Simo grabbed Walter by the collar, hauling him out of a pincer attack by two Soviets, before pivoting to drive his knife deep into the kidney of another lunging enemy.
Walter gasped for air, the terror and exhilaration of the edge of death blurring his vision. He moved mechanically—stab, parry, stab again.
But he was no superman.
"Watch the grenade!" someone screamed.
Walter looked back instinctively. A grenade, trailing a wisp of blue smoke, landed in a snow pit less than five meters away. In that moment, time seemed to stand still. He wanted to hit the deck, wanted to dodge, but his battered body could no longer keep pace with his brain's commands.
Boom!
A titanic explosion roared in his ears. An irresistible shockwave lifted him off his feet and slammed him violently onto the permafrost.
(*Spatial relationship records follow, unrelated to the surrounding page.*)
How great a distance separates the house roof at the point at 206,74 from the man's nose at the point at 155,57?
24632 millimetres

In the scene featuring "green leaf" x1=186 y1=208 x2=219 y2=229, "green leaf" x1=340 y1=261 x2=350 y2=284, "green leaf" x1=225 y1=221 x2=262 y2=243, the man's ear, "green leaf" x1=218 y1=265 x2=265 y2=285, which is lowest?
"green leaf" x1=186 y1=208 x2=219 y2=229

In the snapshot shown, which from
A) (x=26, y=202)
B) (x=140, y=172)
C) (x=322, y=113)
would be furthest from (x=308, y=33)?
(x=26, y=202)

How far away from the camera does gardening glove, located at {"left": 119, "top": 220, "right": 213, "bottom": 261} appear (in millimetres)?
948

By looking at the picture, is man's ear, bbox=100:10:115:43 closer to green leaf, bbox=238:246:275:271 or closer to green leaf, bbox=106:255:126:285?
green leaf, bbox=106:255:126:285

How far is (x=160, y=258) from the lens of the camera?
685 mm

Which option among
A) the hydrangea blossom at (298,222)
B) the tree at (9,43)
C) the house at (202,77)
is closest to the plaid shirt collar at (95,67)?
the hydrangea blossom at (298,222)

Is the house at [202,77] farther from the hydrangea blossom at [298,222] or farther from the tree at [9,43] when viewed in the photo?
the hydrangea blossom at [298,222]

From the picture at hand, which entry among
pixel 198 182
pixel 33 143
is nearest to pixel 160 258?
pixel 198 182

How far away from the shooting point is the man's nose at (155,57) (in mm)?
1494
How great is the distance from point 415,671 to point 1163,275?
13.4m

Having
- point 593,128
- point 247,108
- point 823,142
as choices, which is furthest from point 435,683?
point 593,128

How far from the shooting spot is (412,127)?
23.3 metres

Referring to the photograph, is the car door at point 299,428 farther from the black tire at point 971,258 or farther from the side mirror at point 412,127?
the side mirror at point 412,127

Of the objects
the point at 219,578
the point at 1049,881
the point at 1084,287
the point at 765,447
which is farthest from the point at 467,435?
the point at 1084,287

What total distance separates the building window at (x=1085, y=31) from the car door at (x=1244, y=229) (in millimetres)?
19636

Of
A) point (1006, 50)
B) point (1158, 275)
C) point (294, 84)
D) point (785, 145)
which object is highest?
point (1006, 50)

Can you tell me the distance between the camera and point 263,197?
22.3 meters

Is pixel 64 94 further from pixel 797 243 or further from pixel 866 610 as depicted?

Ringing, a deafening ringing. The sound of the world was stripped away, replaced by a piercing, high-pitched hum. Everything began to spin, flickering between light and shadow. He saw the sky rotating; he saw the snowflakes turn red.
In the final moment before his consciousness flickered out, he caught a blurry glimpse of two figures stumbling toward him. One was Juha, face covered in blood while clutching his wounded arm. The other was Simo, covered in filth, still holding that notched hunting knife.
"Walter! Hold on!"
It sounded like someone was shouting his name, but the sound was distorted. Then, he felt someone grab his collar, dragging him across the snow. That rough, grating friction was his last sensation of this world.
Darkness rushed in like a tide, swallowing him whole.